_PAGE TEXT_
◇ ◇ ◇ ◇

Metadata Indexing in Iceberg

When people first hear about Iceberg, it’s often difficult to understand just what a table format does. Table formats are a relatively new concept in the big data space because previously we only had one: Hive tables. I’ve found that the easiest way to think about it is to compare table formats to file formats. A table format tracks data files just like a file format tracks rows. And like a file format, the organization and metadata in a table format helps engines to quickly find the data for a query and skip the rest.

There is more to a table format than just finding or skipping data—reliable, atomic commits are another critical piece for a future post. This post will focus on how Iceberg’s metadata forms an index that Iceberg uses to scale to hundreds of petabytes in a single table and to quickly find matching data, even on a single node.

To demonstrate metadata indexing, I’ll use an example table of events that is written by Flink from a Kafka stream. This events table is organized into daily partitions of event time and bucketed by the device ID that sent an event.

 CREATE TABLE events
   (event_time timestamptz, device_id bigint, ...)
   PARTITIONED BY (days(event_time), bucket(device_id, 64))

The purpose of this table is to debug problems by looking up events for a particular device during a particular time window with queries like this one:

 SELECT * FROM events WHERE device_id = 74 AND
   event_time > '2021-10-01T10:00:00' AND
   event_time < '2021-10-04T20:00:00'

Metadata from the bottom up

Iceberg stores data in Parquet, Avro, or ORC files. File formats like Parquet already make it possible to read a subset of columns and skip rows within each data file, so the purpose of table-level metadata is to efficiently select which files to read. Iceberg tracks each data file in a table, along with two main pieces of information: its partition and column-level metrics.

◇ ◇ ◇ ◇

_RAW DATA_
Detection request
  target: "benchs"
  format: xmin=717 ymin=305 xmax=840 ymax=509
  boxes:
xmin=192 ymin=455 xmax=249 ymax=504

◇ ◇ ◇ ◇

_WHAT THIS EXERCISE ASKS_
• a. Using only the page text on Iceberg metadata indexing, decide whether each statement agrees with it, answering yes or no and quoting the words that decide it: (i) The example events table is written by Flink from a Kafka stream. (ii) This post centers on reliable, atomic commits. (iii) Iceberg stores its data only in Parquet files.
• b. Based on the page text on Iceberg metadata indexing, explain in one to three sentences why the purpose of Iceberg's table-level metadata is to efficiently select which files to read.

_WORKED SOLUTIONS_
• a.
(i) Yes: "an example table of events that is written by Flink from a Kafka stream"
(ii) No: "reliable, atomic commits are another critical piece for a future post"
(iii) No: "Iceberg stores data in Parquet, Avro, or ORC files."

• b. File formats like Parquet already make it possible to read a subset of columns and skip rows within each data file. That leaves the table-level metadata with the job of choosing which files to read.